__WHAT YOU NEED TO DO__
Start to finish, write out the entries exactly, leaving the pictures aside.

__RECORDS PROVIDED__
# # # # #

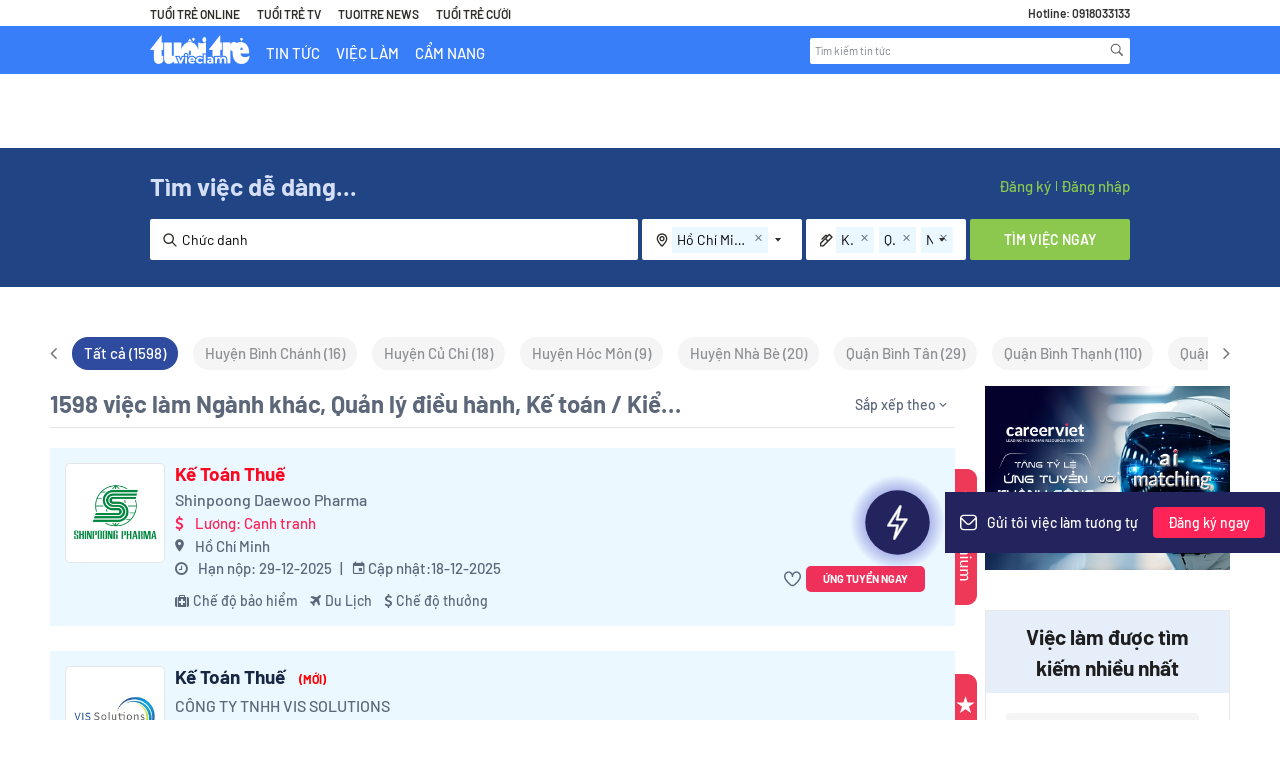

--- FILE ---
content_type: image/svg+xml
request_url: https://static.careerviet.vn/themes/partner/tuoitre/images/icon-mb-search.svg
body_size: 387
content:
<svg width="20" height="20" viewBox="0 0 20 20" fill="none" xmlns="http://www.w3.org/2000/svg">
<path fill-rule="evenodd" clip-rule="evenodd" d="M13.3421 11.595L13.1901 11.8608L17.2917 16.0004L16.0005 17.2916L11.8989 13.152L11.6331 13.3419C10.6203 13.9749 9.56963 14.2914 8.48094 14.2914C6.88588 14.2914 5.52504 13.7217 4.39837 12.5824C3.2717 11.4431 2.70837 10.0759 2.70837 8.48082C2.70837 6.88576 3.2717 5.52492 4.39837 4.39825C5.52504 3.27158 6.88588 2.70825 8.48094 2.70825C10.076 2.70825 11.4368 3.27158 12.5635 4.39825C13.6902 5.52492 14.2535 6.88576 14.2535 8.48082C14.2535 9.59483 13.9497 10.6329 13.3421 11.595ZM11.709 5.25274C10.8229 4.3666 9.74687 3.92353 8.48095 3.92353C7.21502 3.92353 6.13901 4.3666 5.25286 5.25274C4.36672 6.13889 3.92365 7.2149 3.92365 8.48082C3.92365 9.74674 4.36672 10.8228 5.25286 11.7089C6.13901 12.595 7.21502 13.0381 8.48095 13.0381C9.74687 13.0381 10.8229 12.595 11.709 11.7089C12.6205 10.7974 13.0762 9.72143 13.0762 8.48082C13.0762 7.24022 12.6205 6.1642 11.709 5.25274Z" fill="white"/>
</svg>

# # # # #

__SOLUTION TO THE EXERCISE__
--- FILE ---
content_type: image/svg+xml
request_url: https://static.careerviet.vn/themes/partner/tuoitre/images/icon-mb-search.svg
body_size: 387
content:
<svg width="20" height="20" viewBox="0 0 20 20" fill="none" xmlns="http://www.w3.org/2000/svg">
<path fill-rule="evenodd" clip-rule="evenodd" d="M13.3421 11.595L13.1901 11.8608L17.2917 16.0004L16.0005 17.2916L11.8989 13.152L11.6331 13.3419C10.6203 13.9749 9.56963 14.2914 8.48094 14.2914C6.88588 14.2914 5.52504 13.7217 4.39837 12.5824C3.2717 11.4431 2.70837 10.0759 2.70837 8.48082C2.70837 6.88576 3.2717 5.52492 4.39837 4.39825C5.52504 3.27158 6.88588 2.70825 8.48094 2.70825C10.076 2.70825 11.4368 3.27158 12.5635 4.39825C13.6902 5.52492 14.2535 6.88576 14.2535 8.48082C14.2535 9.59483 13.9497 10.6329 13.3421 11.595ZM11.709 5.25274C10.8229 4.3666 9.74687 3.92353 8.48095 3.92353C7.21502 3.92353 6.13901 4.3666 5.25286 5.25274C4.36672 6.13889 3.92365 7.2149 3.92365 8.48082C3.92365 9.74674 4.36672 10.8228 5.25286 11.7089C6.13901 12.595 7.21502 13.0381 8.48095 13.0381C9.74687 13.0381 10.8229 12.595 11.709 11.7089C12.6205 10.7974 13.0762 9.72143 13.0762 8.48082C13.0762 7.24022 12.6205 6.1642 11.709 5.25274Z" fill="white"/>
</svg>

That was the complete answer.